[Records from a data collection]
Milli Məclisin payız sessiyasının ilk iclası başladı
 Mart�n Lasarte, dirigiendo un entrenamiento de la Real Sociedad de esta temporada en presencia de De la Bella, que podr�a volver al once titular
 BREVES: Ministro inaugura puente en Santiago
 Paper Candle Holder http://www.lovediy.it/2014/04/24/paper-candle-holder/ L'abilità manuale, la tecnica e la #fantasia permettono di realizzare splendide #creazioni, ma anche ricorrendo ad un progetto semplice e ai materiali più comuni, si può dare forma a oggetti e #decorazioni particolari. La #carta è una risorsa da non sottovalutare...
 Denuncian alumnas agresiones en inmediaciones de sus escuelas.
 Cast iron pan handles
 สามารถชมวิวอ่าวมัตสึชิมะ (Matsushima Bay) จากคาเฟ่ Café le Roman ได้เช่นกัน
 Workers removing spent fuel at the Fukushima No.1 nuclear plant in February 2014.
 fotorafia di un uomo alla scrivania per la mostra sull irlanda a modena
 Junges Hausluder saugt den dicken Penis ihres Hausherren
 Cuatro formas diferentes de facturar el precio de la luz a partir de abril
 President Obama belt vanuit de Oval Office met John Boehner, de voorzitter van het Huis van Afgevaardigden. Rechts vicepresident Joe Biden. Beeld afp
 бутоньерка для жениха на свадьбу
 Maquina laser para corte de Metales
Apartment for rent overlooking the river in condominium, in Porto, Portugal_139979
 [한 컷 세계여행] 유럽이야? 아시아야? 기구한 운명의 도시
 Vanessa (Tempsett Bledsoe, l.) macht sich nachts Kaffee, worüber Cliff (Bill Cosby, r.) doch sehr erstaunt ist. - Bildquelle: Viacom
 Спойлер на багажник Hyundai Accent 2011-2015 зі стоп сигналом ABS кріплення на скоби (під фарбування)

• Exercise directions: Restate the entries. Match them exactly.

• Output below:
Milli Məclisin payız sessiyasının ilk iclası başladı
 Mart�n Lasarte, dirigiendo un entrenamiento de la Real Sociedad de esta temporada en presencia de De la Bella, que podr�a volver al once titular
 BREVES: Ministro inaugura puente en Santiago
 Paper Candle Holder http://www.lovediy.it/2014/04/24/paper-candle-holder/ L'abilità manuale, la tecnica e la #fantasia permettono di realizzare splendide #creazioni, ma anche ricorrendo ad un progetto semplice e ai materiali più comuni, si può dare forma a oggetti e #decorazioni particolari. La #carta è una risorsa da non sottovalutare...
 Denuncian alumnas agresiones en inmediaciones de sus escuelas.
 Cast iron pan handles
 สามารถชมวิวอ่าวมัตสึชิมะ (Matsushima Bay) จากคาเฟ่ Café le Roman ได้เช่นกัน
 Workers removing spent fuel at the Fukushima No.1 nuclear plant in February 2014.
 fotorafia di un uomo alla scrivania per la mostra sull irlanda a modena
 Junges Hausluder saugt den dicken Penis ihres Hausherren
 Cuatro formas diferentes de facturar el precio de la luz a partir de abril
 President Obama belt vanuit de Oval Office met John Boehner, de voorzitter van het Huis van Afgevaardigden. Rechts vicepresident Joe Biden. Beeld afp
 бутоньерка для жениха на свадьбу
 Maquina laser para corte de Metales
Apartment for rent overlooking the river in condominium, in Porto, Portugal_139979
 [한 컷 세계여행] 유럽이야? 아시아야? 기구한 운명의 도시
 Vanessa (Tempsett Bledsoe, l.) macht sich nachts Kaffee, worüber Cliff (Bill Cosby, r.) doch sehr erstaunt ist. - Bildquelle: Viacom
 Спойлер на багажник Hyundai Accent 2011-2015 зі стоп сигналом ABS кріплення на скоби (під фарбування)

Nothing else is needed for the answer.